I: You’re right. As with friends, I think it is important to have good communication between parents and children and give children good experiences in order to provoke the “feelings of fun.”
Dr. Takahashi: That is very important. It can just be a normal communication. You don’t have to be conscious about this. Children learn through normal conversation.
I: (In order to develop children’s communication skills) Parents don’t need to be uptight about "having a good conversation" or "making sure to have a good time.”
Dr. Takahashi: Yes. Even a simple “Hmm” from a parent who doesn’t talk much is fine. If parents truly care about their children, they don’t have to worry too much about the words they say to their children.
I: I see…I thought that people with good communication skills grew up in a friendly family.
Dr. Takahashi: I think that is not right. Regardless of the way a child communicates, personality is not something that is created during upbringing, but is determined by genetics.
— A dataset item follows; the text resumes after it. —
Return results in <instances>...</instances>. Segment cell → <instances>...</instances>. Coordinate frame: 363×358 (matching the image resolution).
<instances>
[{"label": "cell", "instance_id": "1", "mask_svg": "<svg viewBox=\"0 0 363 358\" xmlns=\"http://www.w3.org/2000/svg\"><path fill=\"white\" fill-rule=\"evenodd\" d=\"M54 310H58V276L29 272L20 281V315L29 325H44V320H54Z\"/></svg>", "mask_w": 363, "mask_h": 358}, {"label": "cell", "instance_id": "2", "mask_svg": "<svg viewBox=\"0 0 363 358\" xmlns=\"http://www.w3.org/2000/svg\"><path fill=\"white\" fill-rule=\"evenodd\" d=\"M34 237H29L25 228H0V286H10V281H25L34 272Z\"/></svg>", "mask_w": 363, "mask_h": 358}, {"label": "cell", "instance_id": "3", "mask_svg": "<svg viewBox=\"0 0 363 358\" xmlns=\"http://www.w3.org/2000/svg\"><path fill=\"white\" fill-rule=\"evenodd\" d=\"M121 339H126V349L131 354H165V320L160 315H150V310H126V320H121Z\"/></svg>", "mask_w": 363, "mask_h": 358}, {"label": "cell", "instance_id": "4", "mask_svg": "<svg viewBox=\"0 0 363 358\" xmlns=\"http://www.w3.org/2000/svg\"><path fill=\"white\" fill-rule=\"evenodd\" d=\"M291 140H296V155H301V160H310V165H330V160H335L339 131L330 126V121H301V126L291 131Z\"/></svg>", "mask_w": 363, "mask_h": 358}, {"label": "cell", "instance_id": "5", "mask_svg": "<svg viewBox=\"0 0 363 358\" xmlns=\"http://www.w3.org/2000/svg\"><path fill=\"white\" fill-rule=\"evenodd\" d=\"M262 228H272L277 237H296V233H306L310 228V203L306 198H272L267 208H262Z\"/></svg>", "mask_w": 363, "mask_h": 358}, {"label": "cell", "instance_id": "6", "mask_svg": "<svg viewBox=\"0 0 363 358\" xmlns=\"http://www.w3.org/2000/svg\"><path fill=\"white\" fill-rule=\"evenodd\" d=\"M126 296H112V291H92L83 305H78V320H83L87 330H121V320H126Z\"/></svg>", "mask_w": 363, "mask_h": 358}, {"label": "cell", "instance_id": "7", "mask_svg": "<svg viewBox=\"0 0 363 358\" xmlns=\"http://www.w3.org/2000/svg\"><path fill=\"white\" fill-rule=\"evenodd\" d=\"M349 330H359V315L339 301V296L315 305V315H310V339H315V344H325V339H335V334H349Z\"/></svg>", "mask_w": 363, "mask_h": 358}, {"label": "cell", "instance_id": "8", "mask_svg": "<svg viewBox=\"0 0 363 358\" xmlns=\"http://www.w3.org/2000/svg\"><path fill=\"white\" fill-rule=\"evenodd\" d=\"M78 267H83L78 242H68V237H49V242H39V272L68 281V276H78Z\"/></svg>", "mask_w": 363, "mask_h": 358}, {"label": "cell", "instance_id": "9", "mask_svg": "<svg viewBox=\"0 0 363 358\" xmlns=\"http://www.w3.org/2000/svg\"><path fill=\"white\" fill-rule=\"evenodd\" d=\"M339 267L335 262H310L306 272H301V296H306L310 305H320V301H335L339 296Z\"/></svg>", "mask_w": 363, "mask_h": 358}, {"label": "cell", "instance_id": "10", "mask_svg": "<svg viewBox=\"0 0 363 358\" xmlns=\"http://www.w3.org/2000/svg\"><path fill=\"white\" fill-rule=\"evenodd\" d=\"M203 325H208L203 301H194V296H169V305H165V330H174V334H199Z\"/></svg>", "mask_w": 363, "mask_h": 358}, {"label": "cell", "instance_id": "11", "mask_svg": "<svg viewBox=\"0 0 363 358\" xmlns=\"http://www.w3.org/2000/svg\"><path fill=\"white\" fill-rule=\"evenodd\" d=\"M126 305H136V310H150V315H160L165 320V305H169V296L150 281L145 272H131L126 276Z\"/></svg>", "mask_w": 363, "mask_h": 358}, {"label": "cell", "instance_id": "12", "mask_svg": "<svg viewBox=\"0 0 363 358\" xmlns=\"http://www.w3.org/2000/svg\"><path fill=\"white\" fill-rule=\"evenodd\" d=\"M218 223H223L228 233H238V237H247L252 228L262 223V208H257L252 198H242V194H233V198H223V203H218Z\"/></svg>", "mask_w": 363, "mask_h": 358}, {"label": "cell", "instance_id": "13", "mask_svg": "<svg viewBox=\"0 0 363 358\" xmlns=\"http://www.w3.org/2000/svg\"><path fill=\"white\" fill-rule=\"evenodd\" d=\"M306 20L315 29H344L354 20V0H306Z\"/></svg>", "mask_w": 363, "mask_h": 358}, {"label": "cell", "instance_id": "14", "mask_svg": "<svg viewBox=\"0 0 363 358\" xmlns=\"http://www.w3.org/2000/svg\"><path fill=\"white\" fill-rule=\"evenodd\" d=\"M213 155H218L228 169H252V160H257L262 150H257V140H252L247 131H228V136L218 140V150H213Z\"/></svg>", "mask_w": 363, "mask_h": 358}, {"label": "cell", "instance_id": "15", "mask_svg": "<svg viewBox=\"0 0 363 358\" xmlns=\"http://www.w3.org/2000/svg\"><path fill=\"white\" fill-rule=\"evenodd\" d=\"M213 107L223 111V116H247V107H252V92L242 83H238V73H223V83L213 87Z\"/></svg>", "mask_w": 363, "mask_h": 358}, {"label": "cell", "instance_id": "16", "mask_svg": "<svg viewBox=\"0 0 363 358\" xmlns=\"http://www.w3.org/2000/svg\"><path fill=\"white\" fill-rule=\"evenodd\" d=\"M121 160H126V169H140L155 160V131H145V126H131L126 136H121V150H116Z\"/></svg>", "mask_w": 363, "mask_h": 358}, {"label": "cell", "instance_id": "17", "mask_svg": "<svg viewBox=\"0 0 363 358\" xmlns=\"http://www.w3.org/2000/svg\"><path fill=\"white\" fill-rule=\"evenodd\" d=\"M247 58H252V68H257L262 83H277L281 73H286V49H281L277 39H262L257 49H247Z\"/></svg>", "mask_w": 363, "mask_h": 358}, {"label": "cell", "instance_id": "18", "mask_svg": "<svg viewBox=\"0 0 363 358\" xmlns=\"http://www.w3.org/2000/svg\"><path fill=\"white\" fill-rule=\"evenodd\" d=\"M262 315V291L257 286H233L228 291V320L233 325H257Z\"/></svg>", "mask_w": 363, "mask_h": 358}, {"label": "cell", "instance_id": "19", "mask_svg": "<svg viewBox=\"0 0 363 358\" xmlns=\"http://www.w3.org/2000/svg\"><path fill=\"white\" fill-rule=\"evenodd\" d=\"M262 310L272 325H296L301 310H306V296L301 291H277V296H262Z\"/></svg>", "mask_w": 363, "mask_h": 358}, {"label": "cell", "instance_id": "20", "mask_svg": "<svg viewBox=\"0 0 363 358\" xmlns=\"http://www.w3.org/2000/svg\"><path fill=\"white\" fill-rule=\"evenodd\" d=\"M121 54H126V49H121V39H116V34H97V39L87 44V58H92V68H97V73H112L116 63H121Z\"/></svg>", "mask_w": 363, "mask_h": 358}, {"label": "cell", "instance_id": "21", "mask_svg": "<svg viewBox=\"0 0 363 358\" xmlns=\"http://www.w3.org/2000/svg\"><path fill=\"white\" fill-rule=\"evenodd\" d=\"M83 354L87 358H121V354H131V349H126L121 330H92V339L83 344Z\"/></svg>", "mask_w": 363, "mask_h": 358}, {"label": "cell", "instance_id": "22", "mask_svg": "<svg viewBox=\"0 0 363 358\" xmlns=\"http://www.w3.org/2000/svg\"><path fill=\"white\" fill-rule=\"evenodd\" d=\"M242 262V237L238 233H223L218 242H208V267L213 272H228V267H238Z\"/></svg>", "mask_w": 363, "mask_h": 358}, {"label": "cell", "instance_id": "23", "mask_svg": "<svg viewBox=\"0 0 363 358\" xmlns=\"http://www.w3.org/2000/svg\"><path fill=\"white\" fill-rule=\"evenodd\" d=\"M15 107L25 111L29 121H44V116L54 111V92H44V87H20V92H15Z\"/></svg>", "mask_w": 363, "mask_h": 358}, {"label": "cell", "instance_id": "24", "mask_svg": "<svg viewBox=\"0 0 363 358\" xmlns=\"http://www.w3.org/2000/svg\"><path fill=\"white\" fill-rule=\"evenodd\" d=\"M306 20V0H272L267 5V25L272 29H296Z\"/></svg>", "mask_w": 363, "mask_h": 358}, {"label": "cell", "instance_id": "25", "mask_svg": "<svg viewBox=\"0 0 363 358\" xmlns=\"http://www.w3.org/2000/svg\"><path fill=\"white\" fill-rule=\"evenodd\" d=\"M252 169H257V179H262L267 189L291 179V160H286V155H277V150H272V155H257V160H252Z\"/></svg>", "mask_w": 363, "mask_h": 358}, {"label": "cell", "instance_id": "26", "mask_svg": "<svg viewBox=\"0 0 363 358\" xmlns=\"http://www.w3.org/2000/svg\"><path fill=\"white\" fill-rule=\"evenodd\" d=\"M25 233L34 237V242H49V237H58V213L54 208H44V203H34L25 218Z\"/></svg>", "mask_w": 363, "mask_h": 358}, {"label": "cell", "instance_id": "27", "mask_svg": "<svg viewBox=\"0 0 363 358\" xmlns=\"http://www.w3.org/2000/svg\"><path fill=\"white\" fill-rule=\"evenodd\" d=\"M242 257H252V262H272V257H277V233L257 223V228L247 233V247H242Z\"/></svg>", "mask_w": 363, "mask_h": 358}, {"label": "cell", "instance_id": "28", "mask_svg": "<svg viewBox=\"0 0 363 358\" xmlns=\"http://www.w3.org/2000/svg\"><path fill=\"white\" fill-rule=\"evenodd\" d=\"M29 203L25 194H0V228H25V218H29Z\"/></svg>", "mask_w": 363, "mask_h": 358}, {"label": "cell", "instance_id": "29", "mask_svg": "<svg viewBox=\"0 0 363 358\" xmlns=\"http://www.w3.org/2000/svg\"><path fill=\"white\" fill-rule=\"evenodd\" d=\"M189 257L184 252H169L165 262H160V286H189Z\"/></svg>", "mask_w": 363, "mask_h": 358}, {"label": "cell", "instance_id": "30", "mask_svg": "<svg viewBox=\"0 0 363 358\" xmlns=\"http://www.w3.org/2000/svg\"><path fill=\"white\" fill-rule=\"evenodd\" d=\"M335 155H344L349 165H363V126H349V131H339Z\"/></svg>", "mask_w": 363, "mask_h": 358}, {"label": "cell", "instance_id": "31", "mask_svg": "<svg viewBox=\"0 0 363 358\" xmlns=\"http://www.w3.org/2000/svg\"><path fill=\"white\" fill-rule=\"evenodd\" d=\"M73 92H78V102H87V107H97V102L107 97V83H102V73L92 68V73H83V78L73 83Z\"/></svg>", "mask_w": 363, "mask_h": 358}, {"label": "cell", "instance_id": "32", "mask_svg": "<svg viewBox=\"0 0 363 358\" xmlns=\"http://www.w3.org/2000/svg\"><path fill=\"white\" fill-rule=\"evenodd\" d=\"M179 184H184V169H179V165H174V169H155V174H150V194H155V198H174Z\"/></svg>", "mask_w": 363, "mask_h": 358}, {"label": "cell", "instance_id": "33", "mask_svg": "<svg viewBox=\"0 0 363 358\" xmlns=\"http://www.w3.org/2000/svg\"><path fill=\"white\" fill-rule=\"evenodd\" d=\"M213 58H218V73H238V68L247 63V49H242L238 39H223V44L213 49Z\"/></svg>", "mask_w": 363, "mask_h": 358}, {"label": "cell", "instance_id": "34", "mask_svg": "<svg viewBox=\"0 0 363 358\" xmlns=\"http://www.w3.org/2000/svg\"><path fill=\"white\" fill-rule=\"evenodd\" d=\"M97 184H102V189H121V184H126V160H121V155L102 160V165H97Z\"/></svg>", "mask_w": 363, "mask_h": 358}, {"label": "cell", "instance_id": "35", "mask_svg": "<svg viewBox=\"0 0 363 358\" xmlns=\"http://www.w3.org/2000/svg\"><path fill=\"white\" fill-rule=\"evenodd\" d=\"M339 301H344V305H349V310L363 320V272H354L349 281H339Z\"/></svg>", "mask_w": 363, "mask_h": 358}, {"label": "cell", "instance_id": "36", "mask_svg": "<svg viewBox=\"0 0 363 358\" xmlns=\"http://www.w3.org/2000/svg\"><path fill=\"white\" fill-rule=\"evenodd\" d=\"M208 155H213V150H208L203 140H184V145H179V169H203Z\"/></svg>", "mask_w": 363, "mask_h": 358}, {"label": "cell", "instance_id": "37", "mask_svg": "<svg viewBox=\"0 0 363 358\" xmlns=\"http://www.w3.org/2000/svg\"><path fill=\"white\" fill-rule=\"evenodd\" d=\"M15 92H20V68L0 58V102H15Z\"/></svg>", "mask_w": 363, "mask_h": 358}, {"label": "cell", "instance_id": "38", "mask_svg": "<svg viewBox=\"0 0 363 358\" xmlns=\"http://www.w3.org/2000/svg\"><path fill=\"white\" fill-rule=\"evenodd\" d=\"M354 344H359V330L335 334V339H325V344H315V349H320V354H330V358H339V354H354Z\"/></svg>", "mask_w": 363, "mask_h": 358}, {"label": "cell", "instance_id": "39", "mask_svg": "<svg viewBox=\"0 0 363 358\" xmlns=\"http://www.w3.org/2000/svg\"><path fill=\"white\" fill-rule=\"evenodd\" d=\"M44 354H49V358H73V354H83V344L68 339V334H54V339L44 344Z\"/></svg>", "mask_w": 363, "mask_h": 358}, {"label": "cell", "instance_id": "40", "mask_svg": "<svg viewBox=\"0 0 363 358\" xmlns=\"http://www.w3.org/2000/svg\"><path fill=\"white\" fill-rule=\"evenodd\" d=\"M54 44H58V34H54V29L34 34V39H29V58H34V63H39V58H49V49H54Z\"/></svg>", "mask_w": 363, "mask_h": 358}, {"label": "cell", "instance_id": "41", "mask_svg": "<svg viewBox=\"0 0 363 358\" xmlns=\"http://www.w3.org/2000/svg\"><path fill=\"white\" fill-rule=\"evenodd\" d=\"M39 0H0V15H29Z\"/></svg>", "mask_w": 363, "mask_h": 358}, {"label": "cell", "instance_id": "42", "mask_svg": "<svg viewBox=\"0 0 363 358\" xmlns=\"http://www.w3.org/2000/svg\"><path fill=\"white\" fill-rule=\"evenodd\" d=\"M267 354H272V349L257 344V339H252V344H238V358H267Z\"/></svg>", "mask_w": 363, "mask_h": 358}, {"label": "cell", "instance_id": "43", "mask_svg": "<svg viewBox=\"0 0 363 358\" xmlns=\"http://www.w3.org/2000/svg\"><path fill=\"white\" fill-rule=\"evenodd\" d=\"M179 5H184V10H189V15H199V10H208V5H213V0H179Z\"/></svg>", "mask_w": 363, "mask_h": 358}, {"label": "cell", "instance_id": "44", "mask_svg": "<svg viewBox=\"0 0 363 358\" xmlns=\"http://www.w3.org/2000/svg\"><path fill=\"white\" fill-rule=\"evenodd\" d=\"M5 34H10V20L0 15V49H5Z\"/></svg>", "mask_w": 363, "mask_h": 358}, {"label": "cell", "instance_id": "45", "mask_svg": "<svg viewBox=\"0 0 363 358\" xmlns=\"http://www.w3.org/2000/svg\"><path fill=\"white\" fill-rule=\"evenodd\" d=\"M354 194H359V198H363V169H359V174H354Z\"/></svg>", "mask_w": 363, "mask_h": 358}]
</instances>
Of course they might change according to family environment, but it's best to think of it as just a matter of personality being utilized.
I: I see. My child is only two years old, but he is much more social than I was when I was little, and sometimes I wonder who he looks like. His face looks exactly like mine... Is this really a big part of genetics?
Dr. Takahashi: Maybe you always had a sociable personality but did not show it when you were little. There is also the possibility of mother’s genetics. It is a lot meaningful to have a mixture of genes from both father and mother.
I: I see…I want my child to grow up without losing his sociability if possible.
Dr. Takahashi: There is no problem if you talk to him naturally. In any case, there is an inborn-personality that a child was born with. And this personality affects the ways of communicating. A child who is a bit mischievous prefers to communicate in a violent manner, while a thoughtful child will take a softer approach without taking too much action. However, even if your child is a little mischievous, there is no problem at all as long as they can communicate with other mischievous children, and they will be able to communicate with each other in a more sophisticated way. As a first step, I think nurturing your child's "abilities'' through heart-to-heart communication at home would be nice.
Dr. Takao Takahashi
Keio University School of Medicine, Head Professor of Pediatrics, Medical Doctor specializing in General Pediatrics and Pediatric Neurology
After graduating from Keio University School of Medicine in 1982, Dr. Takahashi served in the Department of Pediatric Neurology at Harvard’s Massachusetts General Hospital and as a neurology lecturer at Harvard Medical School. He returned to Japan in 1994, and has been active as both doctor and professor at Keio University Pediatrics since. His hobby is running, and his best marathon time is 3 hours 7 minutes at the 2016 Tokyo Marathon, earning the nickname of “fastest pediatric professor in Japan.”